Nick Laham/Getty Images
It's hard to argue with what Billy Beane has done in Oakland over the past several years. But, Billy being Billy, there's always that opportunity.
Let me give you three shots at him here ...
Beane signed a soon-to-be 34-year-old starting pitcher, for a very un-A's like price of $21 million-plus for three years, and then, instead of immediately spinning off another player -- that's what Beane always has done -- he said that he may just stand pat with the seven starting pitchers he has.
He traded one of his best minor-league players for a hot-headed switch-hitting outfielder that two other teams couldn't get rid of quickly enough.
And he still may be talking about signing a 37-year-old (he'll be 38 in May) designated hitter who has played all of 108 games in the past two seasons.
This is beyond Billyball. This is so crafty it's practically crazy.
It's hard to argue with Beane, no matter how goofy his moves might seem, because an awful lot of his goofy-looking moves over the course of his general managing career have turned out beautifully. True, his A's haven't made it into the postseason in the past couple of years. True, they haven't done so well the four times that they have made it in the past six seasons. Still, the A's are usually right there in the playoff hunt -- they won 88 games last season and 91 in 2004.
Beane, as we all know, thanks to that little bestseller that came out a couple of years ago, is a veritable genius at doing a lot with a little. Since taking over the A's before the 1998 season, Beane, the protagonist in Michael Lewis' Moneyball, has never had a payroll that has cracked the top half of the league. In every year but one he's had to work with a payroll in the bottom third.
Yet, since '99, the A's haven't finished lower than second place in the American League West. Beane knows what he's doing.
Just for argument's sake, though ...
Esteban Loaiza? He's a big, fairly durable guy, and in 2003 he won 21 games with the White Sox, finishing second to Toronto's Roy Halladay in Cy Young voting. But last year, away from his pitcher-friendly home park (RFK Stadium in Washington D.C.), Loaiza had a 4.71 ERA and hitters knocked him around at a .306 clip. I'll grant Beane that starting pitching is ridiculously expensive these days. A.J. Burnett -- this is still hard to fathom -- talked $55 million out of the Blue Jays. Still, Beane's paying Loaiza $21 million?

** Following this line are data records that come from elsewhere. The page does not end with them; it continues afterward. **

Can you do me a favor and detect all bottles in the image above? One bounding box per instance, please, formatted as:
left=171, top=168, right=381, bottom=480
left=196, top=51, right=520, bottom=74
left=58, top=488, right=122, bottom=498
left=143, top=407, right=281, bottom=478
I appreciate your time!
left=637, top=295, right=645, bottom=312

Milton Bradley? If Joe Torre managed the Yankees as badly as Bradley has managed his anger, the Yankees would be the Reds. The Indians didn't want Bradley. The Dodgers surely didn't want Bradley. Beane? He needs a right-handed bat to take the heat off lefty-swinging Eric Chavez, and Bradley's a switch-hitter. Everybody gets along in the A's notoriously easy-going clubhouse, so Beane figures Bradley will do just fine.
Frank Thomas? Isn't the Big Hurt getting a little long in the tooth? Hasn't he been hurt a lot? What in the heck is Beane thinking here?